PostNapisane: Wto mar 05, 2019 16:37
przez mogli
I jak warto kupić ten PO? Ktoś jeszcze stosował?

Re: preparat zapobiegający powst. kamienia nazębnego u kotów

PostNapisane: Sob mar 16, 2019 10:23
przez mogli
Ponawiam pytanie

Re: preparat zapobiegający powst. kamienia nazębnego u kotów

PostNapisane: Sob mar 16, 2019 15:43
przez Bestol
Ja od tygodnia profilaktycznie stosuję u kota polecony przez weta PLAQUE CONTROL Vetfood. Dosypuję kotu maleńką ilość do karmy. Kot ewidentnie za tym nie przepada.
Co do skuteczności preparatu się nie wypowiem - jak pisałam, stosuję dopiero od tygodnia.
Myję też kotu zęby specjalną szczoteczką i pastą Beaphar. Początki były trudne, teraz kot protestuje znacznie mniej.

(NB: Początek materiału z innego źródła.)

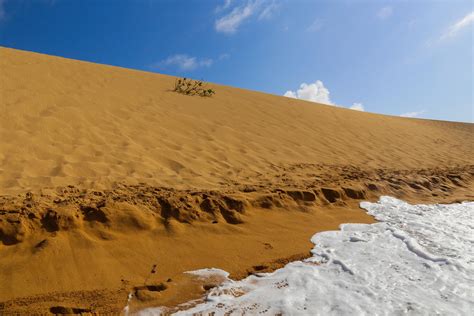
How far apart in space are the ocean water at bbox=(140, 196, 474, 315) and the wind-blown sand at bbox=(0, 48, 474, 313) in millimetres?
197

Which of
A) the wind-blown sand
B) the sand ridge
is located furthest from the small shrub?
the wind-blown sand

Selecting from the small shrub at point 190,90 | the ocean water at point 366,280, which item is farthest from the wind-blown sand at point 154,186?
the small shrub at point 190,90

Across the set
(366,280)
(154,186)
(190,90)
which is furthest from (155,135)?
(190,90)

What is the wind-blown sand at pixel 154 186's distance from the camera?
246cm

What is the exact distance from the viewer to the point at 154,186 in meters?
3.89

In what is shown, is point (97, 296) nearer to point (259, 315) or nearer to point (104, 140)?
point (259, 315)

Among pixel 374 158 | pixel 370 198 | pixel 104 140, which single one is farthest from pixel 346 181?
pixel 104 140

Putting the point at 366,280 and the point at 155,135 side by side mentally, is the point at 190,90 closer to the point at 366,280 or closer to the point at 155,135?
the point at 155,135

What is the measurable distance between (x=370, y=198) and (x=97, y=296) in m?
4.05

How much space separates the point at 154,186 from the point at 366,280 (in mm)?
2533

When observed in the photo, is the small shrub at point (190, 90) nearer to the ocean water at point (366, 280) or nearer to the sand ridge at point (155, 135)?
the sand ridge at point (155, 135)

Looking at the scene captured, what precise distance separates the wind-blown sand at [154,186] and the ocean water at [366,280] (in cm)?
20

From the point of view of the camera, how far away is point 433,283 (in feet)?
8.13

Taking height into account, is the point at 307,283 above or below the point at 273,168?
below
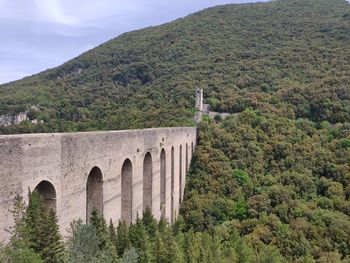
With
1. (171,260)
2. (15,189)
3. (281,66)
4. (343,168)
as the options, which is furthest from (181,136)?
(281,66)

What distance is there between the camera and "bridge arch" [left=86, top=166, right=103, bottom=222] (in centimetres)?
1584

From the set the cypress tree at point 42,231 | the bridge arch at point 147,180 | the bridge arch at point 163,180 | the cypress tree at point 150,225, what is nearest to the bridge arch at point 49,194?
the cypress tree at point 42,231

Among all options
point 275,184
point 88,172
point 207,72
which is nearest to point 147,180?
point 88,172

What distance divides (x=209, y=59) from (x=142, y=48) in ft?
63.5

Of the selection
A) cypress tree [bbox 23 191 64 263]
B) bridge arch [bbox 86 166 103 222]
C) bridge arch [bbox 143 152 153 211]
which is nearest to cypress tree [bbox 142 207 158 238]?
bridge arch [bbox 143 152 153 211]

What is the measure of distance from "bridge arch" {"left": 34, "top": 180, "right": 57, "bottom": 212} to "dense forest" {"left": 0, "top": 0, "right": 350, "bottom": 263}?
1290 mm

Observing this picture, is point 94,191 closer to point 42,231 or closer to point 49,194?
point 49,194

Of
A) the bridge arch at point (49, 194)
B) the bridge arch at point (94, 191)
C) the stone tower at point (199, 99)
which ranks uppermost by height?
the stone tower at point (199, 99)

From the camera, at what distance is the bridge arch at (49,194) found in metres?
12.4

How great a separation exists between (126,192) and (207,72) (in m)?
47.0

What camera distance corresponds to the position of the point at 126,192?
64.5 ft

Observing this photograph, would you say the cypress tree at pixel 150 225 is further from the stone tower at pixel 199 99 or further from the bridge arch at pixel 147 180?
the stone tower at pixel 199 99

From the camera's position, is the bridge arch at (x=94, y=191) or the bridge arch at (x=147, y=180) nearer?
the bridge arch at (x=94, y=191)

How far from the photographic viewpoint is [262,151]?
37.0m
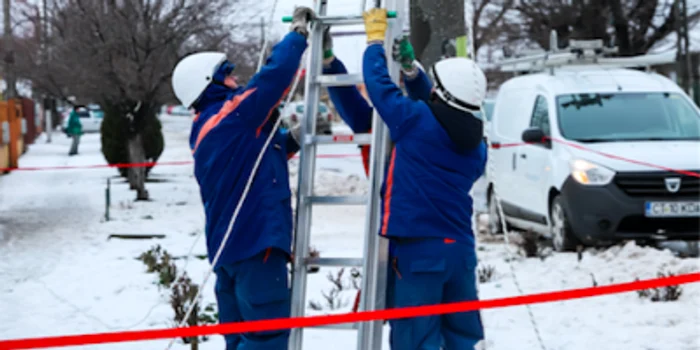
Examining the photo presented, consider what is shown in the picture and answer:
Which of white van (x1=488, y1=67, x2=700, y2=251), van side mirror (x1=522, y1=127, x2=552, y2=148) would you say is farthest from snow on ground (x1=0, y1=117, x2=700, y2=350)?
van side mirror (x1=522, y1=127, x2=552, y2=148)

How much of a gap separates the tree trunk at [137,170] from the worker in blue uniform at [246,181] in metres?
10.1

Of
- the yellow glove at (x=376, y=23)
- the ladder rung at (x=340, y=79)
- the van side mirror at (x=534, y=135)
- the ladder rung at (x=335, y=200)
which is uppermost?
the yellow glove at (x=376, y=23)

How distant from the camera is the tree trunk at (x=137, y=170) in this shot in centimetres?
1460

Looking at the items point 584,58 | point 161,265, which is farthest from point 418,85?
point 584,58

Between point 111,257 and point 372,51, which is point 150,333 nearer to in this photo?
point 372,51

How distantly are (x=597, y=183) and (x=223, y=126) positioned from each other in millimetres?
5526

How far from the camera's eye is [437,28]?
658 cm

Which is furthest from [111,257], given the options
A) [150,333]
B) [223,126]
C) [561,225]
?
[150,333]

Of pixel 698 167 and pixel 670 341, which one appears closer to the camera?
pixel 670 341

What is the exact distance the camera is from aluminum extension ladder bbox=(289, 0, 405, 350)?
4.59 m

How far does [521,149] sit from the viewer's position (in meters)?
10.9

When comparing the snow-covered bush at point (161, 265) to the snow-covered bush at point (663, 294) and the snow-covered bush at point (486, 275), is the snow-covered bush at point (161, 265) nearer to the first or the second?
the snow-covered bush at point (486, 275)

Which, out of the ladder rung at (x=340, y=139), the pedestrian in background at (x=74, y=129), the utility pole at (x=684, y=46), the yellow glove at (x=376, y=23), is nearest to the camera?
the yellow glove at (x=376, y=23)

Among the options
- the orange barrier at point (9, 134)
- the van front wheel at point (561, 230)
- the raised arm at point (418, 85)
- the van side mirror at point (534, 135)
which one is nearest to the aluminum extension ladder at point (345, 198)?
the raised arm at point (418, 85)
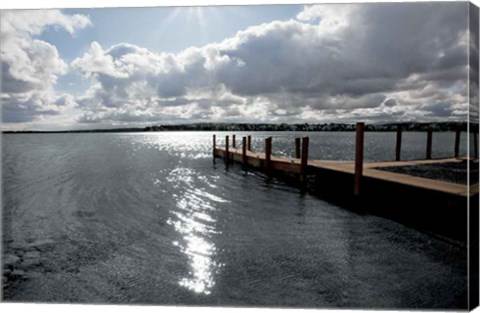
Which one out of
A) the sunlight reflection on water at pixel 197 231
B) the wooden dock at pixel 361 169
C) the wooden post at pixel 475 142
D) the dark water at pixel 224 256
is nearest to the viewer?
the wooden post at pixel 475 142

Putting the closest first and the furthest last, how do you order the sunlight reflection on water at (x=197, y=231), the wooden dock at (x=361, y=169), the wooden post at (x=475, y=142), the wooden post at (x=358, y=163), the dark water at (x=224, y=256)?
1. the wooden post at (x=475, y=142)
2. the dark water at (x=224, y=256)
3. the sunlight reflection on water at (x=197, y=231)
4. the wooden dock at (x=361, y=169)
5. the wooden post at (x=358, y=163)

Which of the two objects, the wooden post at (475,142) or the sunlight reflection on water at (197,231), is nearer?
the wooden post at (475,142)

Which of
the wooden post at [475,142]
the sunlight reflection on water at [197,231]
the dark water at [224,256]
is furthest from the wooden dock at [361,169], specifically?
the sunlight reflection on water at [197,231]

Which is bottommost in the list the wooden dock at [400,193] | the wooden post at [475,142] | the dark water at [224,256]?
the dark water at [224,256]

W ubiegłą sobotę wet z Bydgoszczy doradził mi, żebym w ramach profilaktyki uzębienia jednak bazowała u kota na karmie suchej. Dość dokładnie tłumaczył mi dlaczego. Zgodnie z informacją o gabinecie, gabinet ten specjalizuje się również w stomatologii zwierząt. W moim przypadku bazowanie na karmie suchej nie wchodzi w grę. Wet doradził również dodawanie do wody dla kota specjalnych płynów w ramach higieny jamy ustnej zwierzaka. Nie zdecydowałam się na ich zakup, ponieważ w moim mniemaniu to kolejna chemia, którą miałabym futrować Bila.

Chcę zaznaczyć, że podawanie Bilowi proszku i mycie zębów stosuję profilaktycznie. Bil na razie (kontrola była w ubiegłą sobotę) nie ma problemów z uzębieniem. Ale jest to ok. 3-letni kot, więc jeszcze wszystko może się zdarzyć.